Cumhurbaşkanı Erdoğan’ın, "Yurt sorunu yoktur, parklarda yatanlar aynen Gezi Parkı olayı" dediğini, ancak hemen peşinden de "Öğrencilerimizin barınmaları açısından 2 yılın ardından bir açık ortaya çıktı" ifadesini kullandığını yazan Yılmaz, kafasının karıştığını söyledikten sonra şu soruyu sordu:
"Açık var" ise sorun nasıl "yok" olabiliyor?"
Yazısına "Erdoğan'ın ‘sorun var dersen var olur, yok dersen yok olur’ şeklinde özetlenebilecek kamu yönetimi düsturu demek ki yurt konusunda da böyle bir sonuç veriyor. Sorun yok ama açık var. Erdoğan, rakamlarla doldurduğu konuşmasında ‘2 yılın arkasından otaya çıkan açık’ konusunda bir sayı vermekten kaçındı" sözleriyle devam eden Yılmaz, bu konudaki rakamları da Leyla İlhan'ın Dünya'daki haberinden veriyor:
"İstanbul'daki 51 üniversite ve 5 meslek yüksekokulunda 1 milyon 800 bin öğrenci var.
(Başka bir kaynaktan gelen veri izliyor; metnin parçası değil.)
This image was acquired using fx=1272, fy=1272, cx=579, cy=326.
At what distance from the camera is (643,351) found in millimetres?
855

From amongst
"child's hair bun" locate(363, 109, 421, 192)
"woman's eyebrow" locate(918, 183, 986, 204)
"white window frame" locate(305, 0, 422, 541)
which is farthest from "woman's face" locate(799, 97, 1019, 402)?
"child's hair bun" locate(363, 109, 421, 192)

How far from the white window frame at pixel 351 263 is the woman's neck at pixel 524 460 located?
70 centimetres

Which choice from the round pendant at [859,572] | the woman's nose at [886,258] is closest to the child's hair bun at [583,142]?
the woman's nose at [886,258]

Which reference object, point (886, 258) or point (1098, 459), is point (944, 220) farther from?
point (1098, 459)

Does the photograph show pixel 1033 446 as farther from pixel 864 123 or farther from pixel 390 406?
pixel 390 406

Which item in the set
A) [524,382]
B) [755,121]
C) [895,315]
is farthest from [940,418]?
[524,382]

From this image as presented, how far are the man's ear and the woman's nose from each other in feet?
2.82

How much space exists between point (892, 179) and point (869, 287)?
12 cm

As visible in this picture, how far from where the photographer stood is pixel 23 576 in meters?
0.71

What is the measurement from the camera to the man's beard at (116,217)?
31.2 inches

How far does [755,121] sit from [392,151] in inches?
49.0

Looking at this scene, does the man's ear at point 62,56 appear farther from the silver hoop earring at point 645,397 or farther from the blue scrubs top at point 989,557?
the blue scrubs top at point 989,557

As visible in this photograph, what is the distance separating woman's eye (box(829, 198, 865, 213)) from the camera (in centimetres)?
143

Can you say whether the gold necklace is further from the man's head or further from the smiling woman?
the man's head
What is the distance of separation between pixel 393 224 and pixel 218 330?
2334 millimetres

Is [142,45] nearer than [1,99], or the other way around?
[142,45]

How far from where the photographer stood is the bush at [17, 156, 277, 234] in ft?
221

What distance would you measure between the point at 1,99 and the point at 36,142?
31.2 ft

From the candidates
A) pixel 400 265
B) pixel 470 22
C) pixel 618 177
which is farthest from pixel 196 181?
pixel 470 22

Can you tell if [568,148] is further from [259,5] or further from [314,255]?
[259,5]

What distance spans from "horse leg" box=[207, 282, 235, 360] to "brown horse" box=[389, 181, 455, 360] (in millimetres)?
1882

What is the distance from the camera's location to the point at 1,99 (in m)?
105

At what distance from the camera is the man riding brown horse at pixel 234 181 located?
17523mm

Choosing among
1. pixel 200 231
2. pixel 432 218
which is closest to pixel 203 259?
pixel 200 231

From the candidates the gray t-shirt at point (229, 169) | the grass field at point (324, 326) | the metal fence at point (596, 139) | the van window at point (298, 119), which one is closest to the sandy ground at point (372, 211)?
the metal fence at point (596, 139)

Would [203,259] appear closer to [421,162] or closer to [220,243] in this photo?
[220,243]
Buna karşılık İstanbul'daki yurt yatağı sayısı 100 binin biraz altında.
İstanbul'daki üniversite öğrencilerinin yaklaşık 600 bini şehir dışından gelenler.
Bunun dışında yabancı öğrenci sayısında da artış olduğu biliniyor.
Yani en az 500 bin öğrenciye yurt yatağı yok, bunlar ev kiralamak zorunda.
Ev kiralarındaki artış da hesaba katıldığında Erdoğan'ın söyledikleri ile hayatın gerçeklerinin birbirini tutmadığı da ortada."
Yılmaz yazısına şöyle devam ediyor: "’Sorun olmayan açık’ işte böyle ortaya çıkıyor. Erdoğan'ın unuttuğu şu ki bu 500 bin öğrenci ve ailelerinin içinde kendisine oy verenler de var.
Neresinden baksanız toplamın yarısı olmalılar çünkü son seçimde oyu bu kadardı. Ve onlar oy verdikleri insanın, kendi sorunları karşısında nasıl olup da bu kadar duyarsız olabildiğini, sorunu yok sayabildiğini merak ediyor olmalılar.
Saray'da yaşadıkça, halkın gerçek sorunlarından uzaklaşılıyor demek ki. Seçim araştırmalarının ipuçlarını vermeye başladığı dip dalga, işte böyle halktan kopuşlarla oluşur.
Sonra istediğin kadar sokakta kalanlara "Gezici bunlar" de, kimse inanmaz. En başta da o çocukların aileleri inanmaz.
Siyaset, sorunlara çözüm bulmak için yapılır, müteahhit beslemek için değil. Bu gerçeği Erdoğan da öğrenecek, az kaldı."